I was working on a clock in/out system that hooked into the SystemEvents.TimeChanged event so that I could detect changes in the system clock. During my debugging I would change the date and time on my computer to future and past dates, stop debugging, make some more changes, and then run my application again. From what I could gather, Visual Studio was getting confused as the modified date on the source code files were all out of wack. I would save my changes with the correct date and time, then change the system clock during testing, make more changes and save again but this time it saved as a date in the past. Thus, when compiling, Visual Studio would think the previous build was actually more current and not take into account the changes I made. This explains why the Rebuild command worked as it got rid of any files that had been created in previous builds and Visual Studio had no date reference to use when deciding which files to compile.

If you are messing with the date and time during debugging, be aware of this issue.

VS 2008: Registering 32-bit ActiveX Control in Windows 7 64-bit


I got my new Dell Studio XPS 16 laptop a couple of weeks ago with Windows 7 64-bit. The transition from Windows Vista 32-bit was pretty painless and everything seemed to work great. I did have some issues migrating my VS 2008 projects due to references to some dlls that were loacted in the C:\Program Files\ directory on my Vista machine but that are now located in the C:\Program Files (x86)\ directory. After fixing those issues everything seemed to run great and all my projects built successfully. I thought I was home free until I built and ran an Installer package that registered an ActiveX control. Depsite the fact that the control was registered on installation, I kept getting the following error when opening the form that utilized the ActiveX control:

System.Runtime.InteropServices.COMException (0x80040154): Class not registered (Exception from HRESULT: 0x80040154 (REGDB_E_CLASSNOTREG))
at System.Windows.Forms.UnsafeNativeMethods.CoCreateInstance(Guid& clsid, Object punkOuter, Int32 context, Guid& iid)
at System.Windows.Forms.AxHost.CreateWithoutLicense(Guid clsid)
at System.Windows.Forms.AxHost.CreateWithLicense(String license, Guid clsid)
at System.Windows.Forms.AxHost.CreateInstanceCore(Guid clsid)
at System.Windows.Forms.AxHost.CreateInstance()
at System.Windows.Forms.AxHost.GetOcxCreate()
at System.Windows.Forms.AxHost.TransitionUpTo(Int32 state)
at System.Windows.Forms.AxHost.CreateHandle()
at System.Windows.Forms.Control.CreateControl(Boolean fIgnoreVisible)
at System.Windows.Forms.Control.CreateControl(Boolean fIgnoreVisible)
at System.Windows.Forms.AxHost.EndInit()
...

I scoured the web and tried many different solutions including:

  • Manually registering the dll
  • Copying the dll to the C:\Windows\SysWOW64\ directory
  • Registering the dll in the C:\Windows\SysWOW64\ directory
  • And a bunch of other things that proved useless

The answer came from a blog post by Theo Gray.

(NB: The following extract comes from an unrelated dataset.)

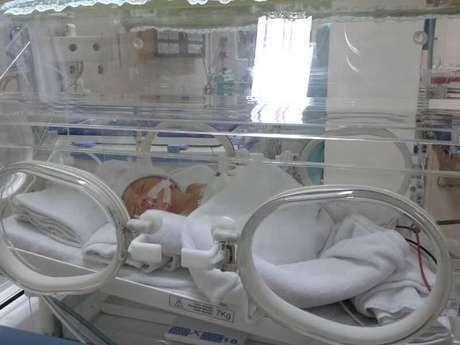Jokowi Jenguk Bayi Dara di RS Tarakan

The issue was that VS 2008 was building the project to compile on “Any CPU” and apparently the ActiveX control is intended for x86 systems only. Given such, the project needed to be compiled for x86 systems only as well. Do the following to resolve the issue:

  1. Right click on the project title in the Solution Explorer.
  2. Click Properties.
  3. Click the Build tab.
  4. Select x86 from the Traget Platform ComboBox for both Debug and Release configuration.
  5. Build the project.

Alternatively, if you have multiple projects in a solution you can do the following to set this across all projects:

  1. Right click on the solution title in the Solution Explorer.
  2. Click Configuration Manager…
  3. In the Active solution platform select New…
  4. Select x86 from the first ComboBox
  5. Click OK
  6. Build the solution.

Thanks Theo Gray! Worked like a charm!